In any case, the faces of the volunteers of the museum speak volumes. They are happy that their museum has opened its doors today. ‘Great’, Marinus Oost (75) calls it, who can normally be found here every week. The role that the museum fulfills for the volunteers is mainly that of ‘being among the people’. ‘With the closure, we also lost our function as a social meeting place,’ says director Klaucke.
The last press conference, in which Prime Minister Mark Rutte and Minister Ernst Kuipers announced that shops could open their doors again, unlike cultural institutions, was the last straw for Klaucke. “It feels disappointing and unfair,” the director wrote on the museum’s website. ‘We see no difference between a commercial transfer location such as a Bijenkorf and a cultural transfer location such as a museum.’
Klaucke said he could no longer sell it to himself that they were closed. ‘Because we can open safely.’ Today, a maximum of ten visitors at a time are therefore allowed to enter the exhibition about the history of Coevorden, Southeast Drenthe, Nordhorn and Graafschap Bentheim. Of course with mouth caps and enough distance.
“I don’t want to call it mutiny,” says director Klaucke, “but civil disobedience.” For the time being, the enforcers shine this morning because of their absence. However, from the other side where the town hall is, an eye is being kept. ‘Should it escalate, we will intervene’, says Liesbeth Mennink, spokesman for the mayor. ‘But it looks like we’re not going to actively enforce it. We understand the statement. We expect them to be closed again tomorrow.”

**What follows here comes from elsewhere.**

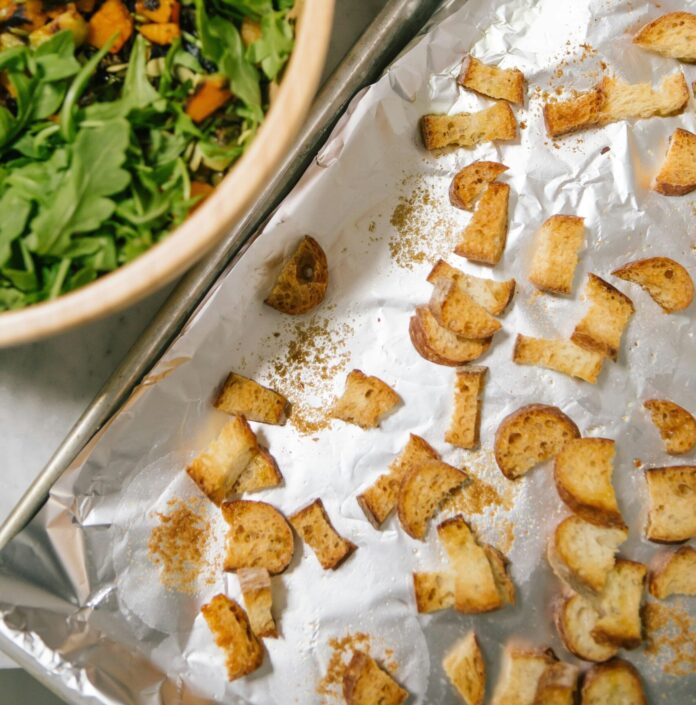 Salad with a pan of fresh croutons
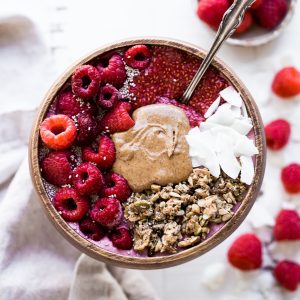 This Raspberry Almond Butter Smoothie Bowl is a creamy, sweet breakfast treat that can be made in just a few minutes and is begging to be loaded up with all of your favorite toppings! You'd never guess there was a hidden veggie in there, too.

While there was relatively little protest from the museums for a long time, something seems to have changed since the last press conference. Jan Zoet, chairman of the Cultural Sector Taskforce, sees this too. “We just really don’t understand anymore. In terms of risk, there is no difference between a museum and a shop.’
The opening in Coevorden comes a day before the big day of action of the cultural sector. On that day, visitors can play sports in a fun way in, among others, the Van Gogh Museum, the Chabot Museum Rotterdam, the Groninger Museum and Slot Loevestein. At the same time, the action is ‘het Kapsalon Theater’, in which more than forty theaters throughout the country are being transformed into a hair salon.

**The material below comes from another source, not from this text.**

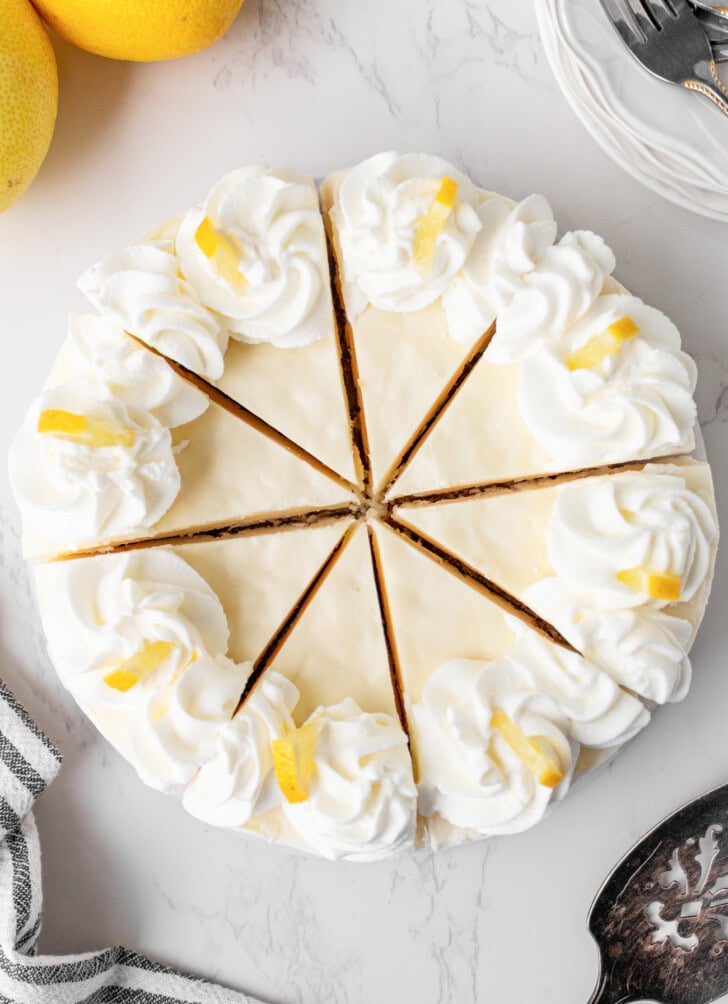 A cheesecake decorated with whipped cream and lemon slices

From an epidemiological point of view, there is little difference between a hundred people shuffling through the Rijksmuseum and a hundred people poking around in a shop. ‘They are all comparable moments of contact,’ says Marc Bonten, medical microbiologist and OMT member. ‘The point is that not everything opens at the same time. What has the highest priority is education, which is now open. The cabinet has added the shops itself.’
Last week, many cultural institutions invoked the field labs from the spring of 2021, which in their view demonstrated that they could open safely. Bonten: ‘We now have a different variant than before. The transmission between vaccinated and unvaccinated also appears to have changed, which means that a QR code does not work as well.’
The cabinet will therefore have to make its own assessment, independent of previous figures, as to which sector will be given more room in the future, and where their priority lies. In any case, Bonten notices that almost every sector says of itself that it is ‘safe to open’. “But if it were, then of course we wouldn’t have a pandemic.”